• Alıştırma Görevleri
• 1. İdlib üzerine olan alıntıda "FADİME ÖZKAN17 Eylül" sözcüklerini içeren yerle başlayıp "nasıl vardık biz?" ile biten bölümü yeniden yazın. Bu bölümde "hava operasyonlarını" yerine "kara operasyonlarını" koyarak güncelleyin.
• 2. Aşağıdaki (a), (b) ve (c) ifadelerinin İdlib üzerine olan alıntıyla uyuşup uyuşmadığını lütfen belirtin. Her biri için evet ya da hayır deyin ve karara dayanak olan sözcükleri alıntıdan aynen aktarın.
(a) Rusya, İdlib'e hava operasyonlarını 4 Eylül'de başlattı.
(b) 7 Eylül'deki Tahran zirvesinden ateşkes çıktı.
(c) Rusya'ya göre İdlib'te cihatçılarla ılımlıları ayırmak Türkiye'nin sorumluluğudur.

• Verilen Alıntı
┌────────

FADİME ÖZKAN17 Eylül 2018 Pazartesi 07:00 - Güncelleme:
SETA Terörizm ve Güvenlik Uzmanı Dr. Necdet Özçelik: Rusya'nın hedefi radikalleri imha, ılımlıları ilgadır

Rusya 4 Eylül’de Rejim güçleriyle birlikte İdlib’e hava operasyonlarını başlattı. 7 Eylül Tahran zirvesinden de ateşkes çıkmadı. Türkiye’nin, Avrupa’nın, BM’nin ve ABD’nin uyarılarına rağmen belli noktaları vuruyorlar. Rusya şunu diyor cevaben: İdlib’te cihatçılarla ılımlıları ayırmak Türkiye’nin sorumluluğu.” Bu ifadede/yaklaşımda nasıl bir sorun var bunu konuşmak isterim ama şuradan başlayalım: İdlib’te toplanan cihatçılarla ılımlıları ayırma sorumluluğunu alma sürecine nasıl vardık biz?

└────────

• Gösterilen Materyal
┌────────

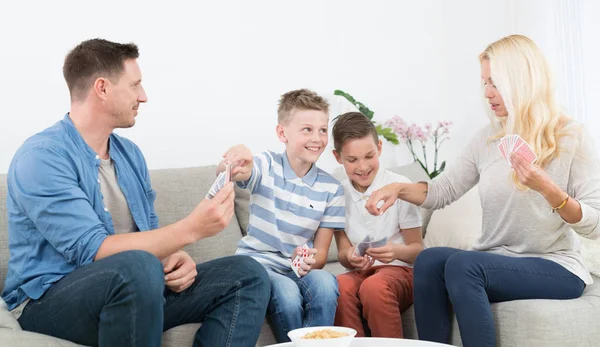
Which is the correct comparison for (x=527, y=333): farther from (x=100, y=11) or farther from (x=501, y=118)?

└────────
┌────────

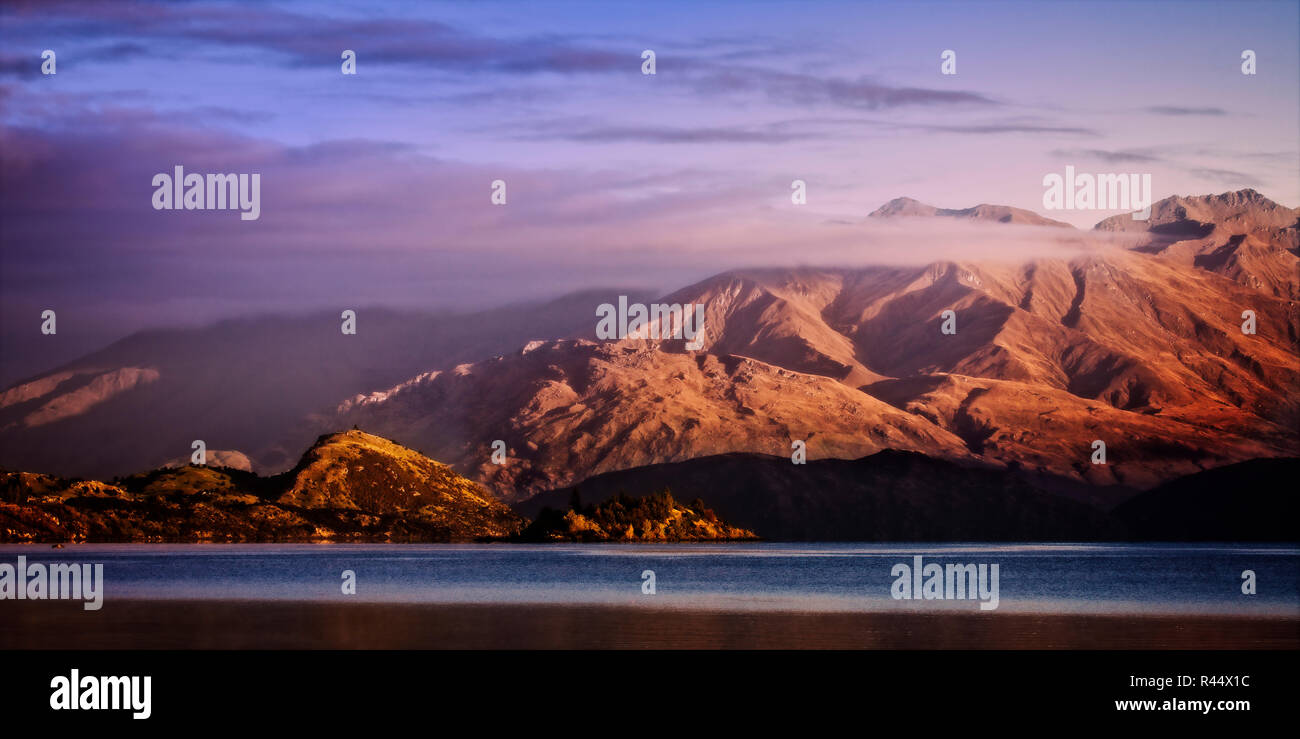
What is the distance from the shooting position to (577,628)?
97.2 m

└────────
┌────────

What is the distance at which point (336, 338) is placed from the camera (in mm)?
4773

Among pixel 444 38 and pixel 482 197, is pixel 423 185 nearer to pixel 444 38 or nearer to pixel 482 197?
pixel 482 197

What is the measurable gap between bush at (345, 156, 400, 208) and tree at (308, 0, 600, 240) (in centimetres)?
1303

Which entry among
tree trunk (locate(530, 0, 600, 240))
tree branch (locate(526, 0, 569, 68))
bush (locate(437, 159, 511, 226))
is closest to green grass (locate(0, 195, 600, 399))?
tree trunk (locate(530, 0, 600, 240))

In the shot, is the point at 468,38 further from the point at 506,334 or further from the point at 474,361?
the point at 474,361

└────────

• Çözüm Listesi
• 1.
FADİME ÖZKAN17 Eylül 2018 Pazartesi 07:00 - Güncelleme:
SETA Terörizm ve Güvenlik Uzmanı Dr. Necdet Özçelik: Rusya'nın hedefi radikalleri imha, ılımlıları ilgadır

Rusya 4 Eylül’de Rejim güçleriyle birlikte İdlib’e kara operasyonlarını başlattı. 7 Eylül Tahran zirvesinden de ateşkes çıkmadı. Türkiye’nin, Avrupa’nın, BM’nin ve ABD’nin uyarılarına rağmen belli noktaları vuruyorlar. Rusya şunu diyor cevaben: İdlib’te cihatçılarla ılımlıları ayırmak Türkiye’nin sorumluluğu.” Bu ifadede/yaklaşımda nasıl bir sorun var bunu konuşmak isterim ama şuradan başlayalım: İdlib’te toplanan cihatçılarla ılımlıları ayırma sorumluluğunu alma sürecine nasıl vardık biz?

• 2.
(a) Evet: "Rusya 4 Eylül’de Rejim güçleriyle birlikte İdlib’e hava operasyonlarını başlattı."
(b) Hayır: "7 Eylül Tahran zirvesinden de ateşkes çıkmadı."
(c) Evet: "İdlib’te cihatçılarla ılımlıları ayırmak Türkiye’nin sorumluluğu."